Najib: IRB weaponised to damage my reputation, political career

Ex-PM cites this in his affidavit in support of an application to strike out a bankruptcy notice against him.

Former prime minister Najib Abdul Razak claimed that the Inland Revenue Board (IRB) has been weaponised to damage his reputation and political career.

He cited this in his affidavit in support of an application to strike out a bankruptcy notice linked to an RM1.69 billion tax suit against him.

The bankruptcy proceedings against Najib is currently pending at the Kuala Lumpur High Court.

According to the affidavit made available to the media this afternoon, Najib claimed that the bankruptcy notice was an abuse of court process, premature and statute-barred.

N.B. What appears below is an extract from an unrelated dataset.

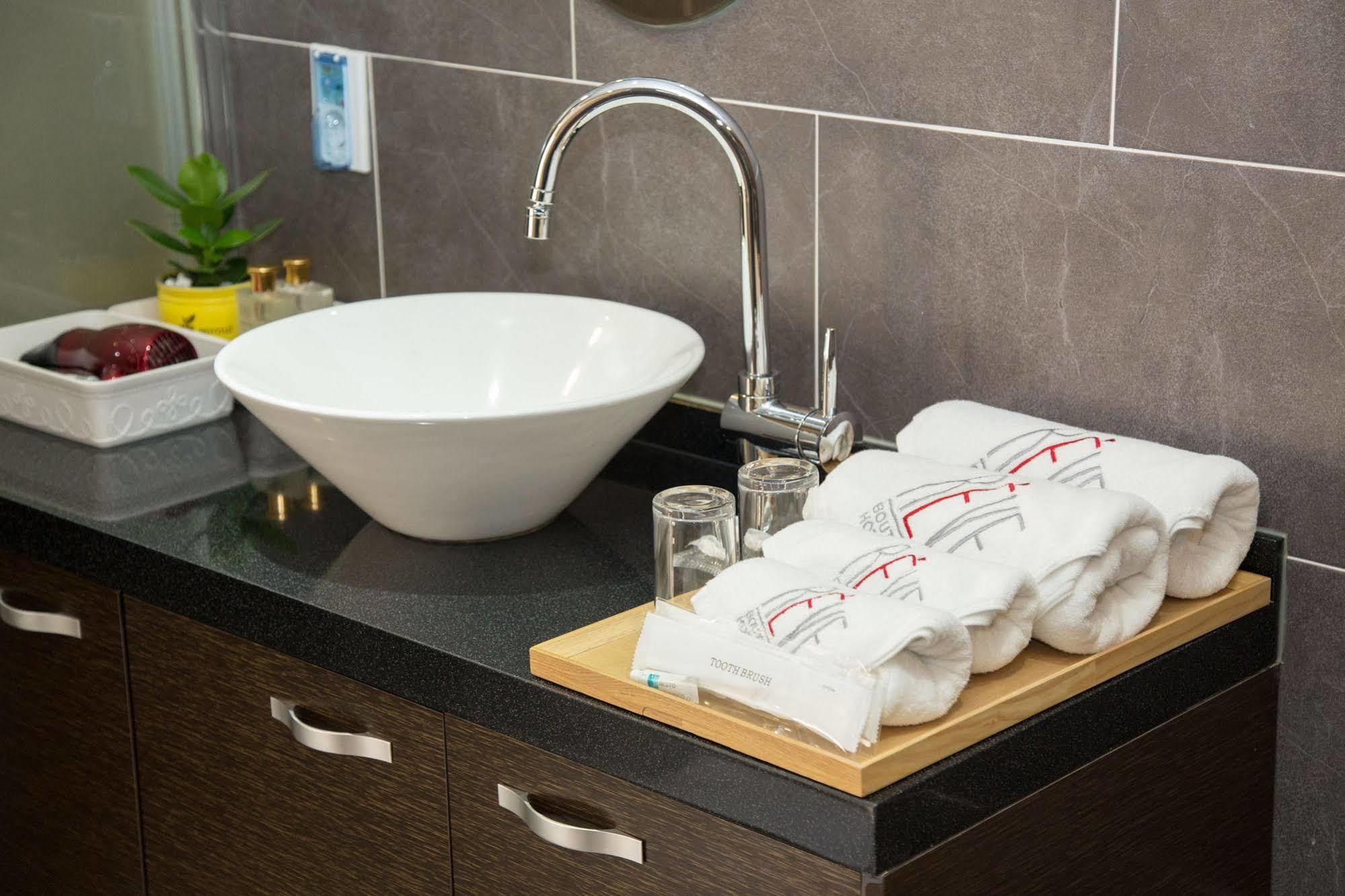 Reve Business Hotel Czedżu Zewnętrze zdjęcie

“I verily believe that the issuance of the bankruptcy notice is an ‘abuse of process’ wherein the chronology of events above show that the bankruptcy notice is being used for a collateral purpose (ie of damaging my reputation and political career).

“I am of the firm belief that the judgment creditor’s wrongful tax computation is intentional in order for my political opponents to manipulate public perception to imply and/or to indicate that I am a person who evades tax (which is strongly denied),” he contended.

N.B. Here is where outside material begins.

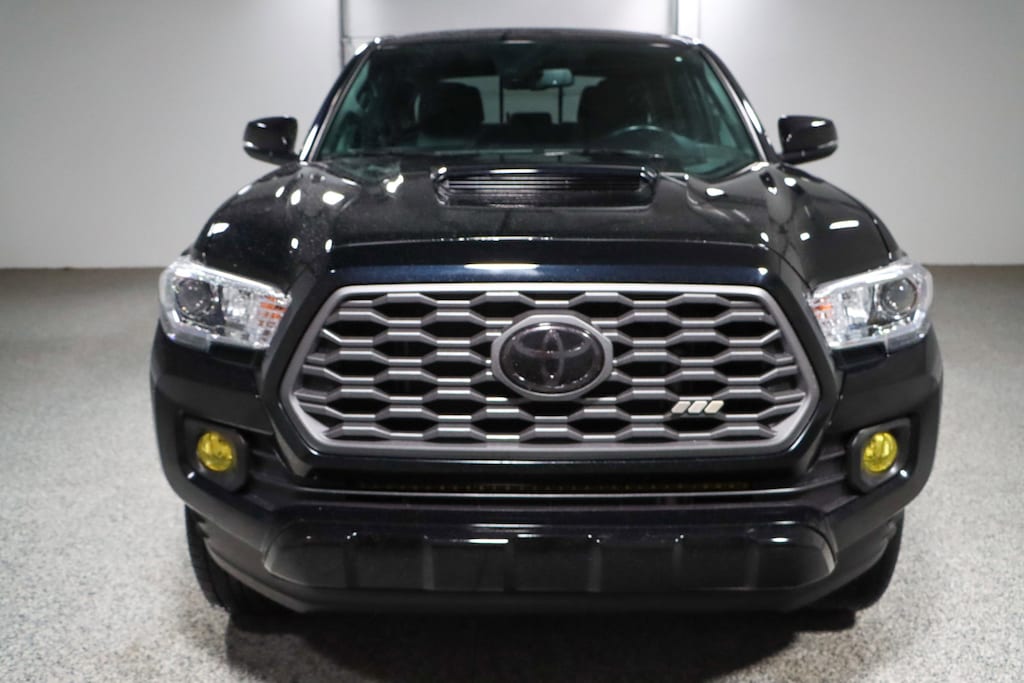 Used 2022 Toyota Tacoma TRD Sport 4X4 Truck Double Cab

Najib claimed that he does not owe any tax liability to the judgment creditor, as all the tax returns have been allegedly timely and accurately submitted, and the tax due has been paid accordingly.

He also alleged that the IRB’s tax assessment against him of RM1,465,690,844 (excluding the penalties) was baseless, unsubstantiated and in complete disregard of basic accounting and taxation standards.

“It is regrettable that the IRB has been weaponised as a political instrument to use and abuse the provisions of the Income Tax Act 1967 for the purposes of obtaining a judgment against me under Section 106, and to ultimately bring about the filing of the bankruptcy notice without a court of law hearing the merits and defence of my case.

“Furthermore, the timing of the service of this bankruptcy notice is highly questionable at the very least, in light of recent political developments in the country,” Najib claimed.

The former premier was served the notice on April 5. His lead counsel Muhammad Shafee Abdullah described it as being politically driven.

Previously on July 22 last year, the Kuala Lumpur High Court allowed the IRB’s application for summary judgment in its RM1.69 billion tax suit against Najib.

In effect, this meant that the High Court has allowed the IRB’s tax suit against Najib, without undergoing a full trial where witnesses need to testify.

The former premier has an appeal pending at the Court of Appeal against the summary judgment ruling.